Below are records to transcribe exactly, without their pictures.

──────── Input data ────────

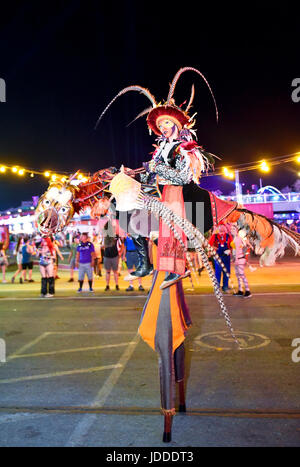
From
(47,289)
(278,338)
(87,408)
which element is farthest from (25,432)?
(47,289)

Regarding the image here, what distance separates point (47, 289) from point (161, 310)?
933cm

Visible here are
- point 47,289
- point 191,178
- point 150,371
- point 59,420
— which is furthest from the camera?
point 47,289

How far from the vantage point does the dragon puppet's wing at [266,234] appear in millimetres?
3502

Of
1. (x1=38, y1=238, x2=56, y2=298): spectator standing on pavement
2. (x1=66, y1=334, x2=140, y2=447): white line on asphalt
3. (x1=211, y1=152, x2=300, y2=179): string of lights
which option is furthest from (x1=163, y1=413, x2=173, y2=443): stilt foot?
(x1=211, y1=152, x2=300, y2=179): string of lights

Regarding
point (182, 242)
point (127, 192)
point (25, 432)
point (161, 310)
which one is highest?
point (127, 192)

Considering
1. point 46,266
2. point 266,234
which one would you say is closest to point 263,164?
point 46,266

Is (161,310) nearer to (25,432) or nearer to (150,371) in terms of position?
(25,432)

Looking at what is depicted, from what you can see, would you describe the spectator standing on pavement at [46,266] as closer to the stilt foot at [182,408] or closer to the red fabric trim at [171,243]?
the stilt foot at [182,408]

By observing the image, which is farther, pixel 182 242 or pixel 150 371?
pixel 150 371

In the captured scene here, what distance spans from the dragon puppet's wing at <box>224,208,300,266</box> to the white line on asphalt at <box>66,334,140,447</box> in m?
2.25

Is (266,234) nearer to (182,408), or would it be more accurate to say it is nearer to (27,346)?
A: (182,408)

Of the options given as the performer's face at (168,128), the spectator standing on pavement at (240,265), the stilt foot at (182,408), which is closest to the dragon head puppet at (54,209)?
the performer's face at (168,128)

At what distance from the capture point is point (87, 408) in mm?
3781

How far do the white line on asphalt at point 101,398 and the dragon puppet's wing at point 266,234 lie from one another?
2.25 meters
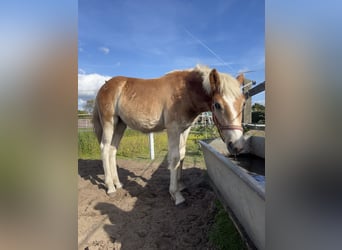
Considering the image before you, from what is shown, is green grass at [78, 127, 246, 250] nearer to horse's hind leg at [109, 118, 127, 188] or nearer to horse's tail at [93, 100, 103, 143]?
horse's hind leg at [109, 118, 127, 188]

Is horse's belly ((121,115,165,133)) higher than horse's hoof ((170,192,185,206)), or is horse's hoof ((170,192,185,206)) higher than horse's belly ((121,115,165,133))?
horse's belly ((121,115,165,133))

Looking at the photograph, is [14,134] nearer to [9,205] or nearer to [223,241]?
[9,205]

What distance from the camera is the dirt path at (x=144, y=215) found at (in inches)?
79.6

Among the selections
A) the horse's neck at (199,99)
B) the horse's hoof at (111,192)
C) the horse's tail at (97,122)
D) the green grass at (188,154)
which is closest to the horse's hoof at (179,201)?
the green grass at (188,154)

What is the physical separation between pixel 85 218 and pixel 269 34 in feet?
8.57

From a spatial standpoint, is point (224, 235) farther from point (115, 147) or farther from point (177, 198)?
point (115, 147)

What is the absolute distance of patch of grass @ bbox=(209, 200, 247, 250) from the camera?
1.74 metres

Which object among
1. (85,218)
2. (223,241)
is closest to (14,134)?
(223,241)

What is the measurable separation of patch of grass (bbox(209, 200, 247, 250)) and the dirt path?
3.0 inches

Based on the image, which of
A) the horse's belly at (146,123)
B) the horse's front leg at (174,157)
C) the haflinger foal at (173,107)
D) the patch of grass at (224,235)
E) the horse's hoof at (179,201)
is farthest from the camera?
the horse's belly at (146,123)

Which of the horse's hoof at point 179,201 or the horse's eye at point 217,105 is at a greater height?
the horse's eye at point 217,105

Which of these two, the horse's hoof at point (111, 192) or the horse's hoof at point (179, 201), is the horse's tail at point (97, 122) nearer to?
the horse's hoof at point (111, 192)

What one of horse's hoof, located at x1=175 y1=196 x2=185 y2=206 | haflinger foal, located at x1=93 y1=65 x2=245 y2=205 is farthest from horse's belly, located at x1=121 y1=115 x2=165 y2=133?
horse's hoof, located at x1=175 y1=196 x2=185 y2=206

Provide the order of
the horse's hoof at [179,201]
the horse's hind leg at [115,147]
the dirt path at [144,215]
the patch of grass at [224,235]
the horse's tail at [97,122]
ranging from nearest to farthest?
the patch of grass at [224,235] → the dirt path at [144,215] → the horse's hoof at [179,201] → the horse's hind leg at [115,147] → the horse's tail at [97,122]
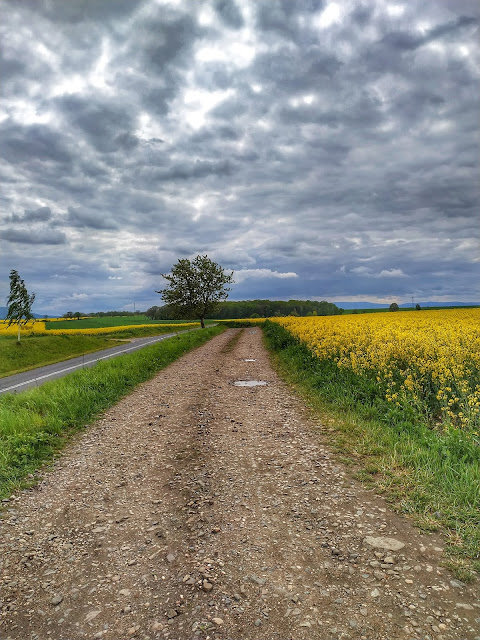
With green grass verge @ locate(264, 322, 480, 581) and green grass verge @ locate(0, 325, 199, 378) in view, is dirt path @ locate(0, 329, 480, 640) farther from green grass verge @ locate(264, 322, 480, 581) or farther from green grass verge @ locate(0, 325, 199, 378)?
green grass verge @ locate(0, 325, 199, 378)

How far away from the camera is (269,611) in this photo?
3.40 metres

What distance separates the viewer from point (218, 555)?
4.20 m

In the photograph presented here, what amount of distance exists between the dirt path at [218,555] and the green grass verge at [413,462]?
29 centimetres

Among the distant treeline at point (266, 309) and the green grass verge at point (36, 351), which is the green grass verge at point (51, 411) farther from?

────────

◆ Answer
From
(47,289)
(278,338)
(87,408)
which element is farthest from (25,432)?
(47,289)

Regarding the image here, what distance separates point (47, 289) from point (161, 310)?
933cm

Visible here are
- point 47,289
- point 191,178
- point 150,371
- point 59,420
— which is furthest from the camera?
point 47,289

How far from the vantage point does the dragon puppet's wing at [266,234] appear in millimetres?
3502

Of
1. (x1=38, y1=238, x2=56, y2=298): spectator standing on pavement
2. (x1=66, y1=334, x2=140, y2=447): white line on asphalt
3. (x1=211, y1=152, x2=300, y2=179): string of lights
which option is furthest from (x1=163, y1=413, x2=173, y2=443): stilt foot?
(x1=211, y1=152, x2=300, y2=179): string of lights

Regarding
point (182, 242)
point (127, 192)
point (25, 432)
point (161, 310)
which one is highest?
point (127, 192)

Considering
1. point 46,266
2. point 266,234
which one would you say is closest to point 263,164?
point 46,266

Is (161,310) nearer to (25,432) or nearer to (150,371) in terms of position?
(25,432)

Looking at what is depicted, from what you can see, would you describe the spectator standing on pavement at [46,266] as closer to the stilt foot at [182,408] or closer to the red fabric trim at [171,243]?
the stilt foot at [182,408]

By observing the image, which is farther, pixel 182 242 or pixel 150 371?
pixel 150 371

In the captured scene here, what distance spans from the dragon puppet's wing at <box>224,208,300,266</box> to the white line on asphalt at <box>66,334,140,447</box> in m?
2.25

Is (266,234) nearer to (182,408), or would it be more accurate to say it is nearer to (27,346)?
A: (182,408)

Of the options given as the performer's face at (168,128), the spectator standing on pavement at (240,265), the stilt foot at (182,408), which is closest to the dragon head puppet at (54,209)?
the performer's face at (168,128)

At what distance from the capture point is point (87, 408) in mm?
3781

How far do the white line on asphalt at point 101,398 and the dragon puppet's wing at point 266,234 lie from one another?
2.25 meters
Considering the image before you, from what is shown, is green grass at [78, 127, 246, 250] nearer to horse's hind leg at [109, 118, 127, 188] or nearer to horse's tail at [93, 100, 103, 143]?
horse's hind leg at [109, 118, 127, 188]

Is horse's belly ((121,115,165,133)) higher than horse's hoof ((170,192,185,206)), or is horse's hoof ((170,192,185,206)) higher than horse's belly ((121,115,165,133))?
horse's belly ((121,115,165,133))

Looking at the photograph, is [14,134] nearer to [9,205] or nearer to [223,241]?
[9,205]

What distance from the camera is the dirt path at (x=144, y=215) found at (in inches)?
79.6

Among the selections
A) the horse's neck at (199,99)
B) the horse's hoof at (111,192)
C) the horse's tail at (97,122)
D) the green grass at (188,154)
which is closest to the horse's hoof at (179,201)?
the green grass at (188,154)

What is the physical separation between pixel 85 218 and pixel 269 34 in feet?
8.57

From a spatial standpoint, is point (224, 235) farther from point (115, 147) or farther from point (177, 198)?
point (115, 147)

What is the absolute distance of patch of grass @ bbox=(209, 200, 247, 250) from the camera?
1.74 metres

Which object among
1. (85,218)
2. (223,241)
is closest to (14,134)?
(223,241)

What is the measurable separation of patch of grass (bbox(209, 200, 247, 250)) and the dirt path?
3.0 inches

Based on the image, which of
A) the horse's belly at (146,123)
B) the horse's front leg at (174,157)
C) the haflinger foal at (173,107)
D) the patch of grass at (224,235)
E) the horse's hoof at (179,201)
is farthest from the camera?
the horse's belly at (146,123)

Which of the horse's hoof at point 179,201 or the horse's eye at point 217,105 is at a greater height?
the horse's eye at point 217,105

Which of these two, the horse's hoof at point (111, 192) or the horse's hoof at point (179, 201), is the horse's tail at point (97, 122) nearer to?
the horse's hoof at point (111, 192)

What one of horse's hoof, located at x1=175 y1=196 x2=185 y2=206 | haflinger foal, located at x1=93 y1=65 x2=245 y2=205 is farthest from horse's belly, located at x1=121 y1=115 x2=165 y2=133?
horse's hoof, located at x1=175 y1=196 x2=185 y2=206

Provide the order of
the horse's hoof at [179,201]
the horse's hind leg at [115,147]
the dirt path at [144,215]
the patch of grass at [224,235]
the horse's tail at [97,122]
ranging from nearest to farthest?
the patch of grass at [224,235] → the dirt path at [144,215] → the horse's hoof at [179,201] → the horse's hind leg at [115,147] → the horse's tail at [97,122]
With green grass verge @ locate(264, 322, 480, 581) and green grass verge @ locate(0, 325, 199, 378) in view, is dirt path @ locate(0, 329, 480, 640) farther from green grass verge @ locate(264, 322, 480, 581) or farther from green grass verge @ locate(0, 325, 199, 378)?
green grass verge @ locate(0, 325, 199, 378)

How far away from the camera is (269,611) in this photo?
3.40 metres

What distance separates the viewer from point (218, 555)?
4.20 m

In the photograph presented here, what amount of distance exists between the dirt path at [218,555] and the green grass verge at [413,462]?
29 centimetres

Among the distant treeline at point (266, 309) and the green grass verge at point (36, 351), which is the green grass verge at point (51, 411) farther from?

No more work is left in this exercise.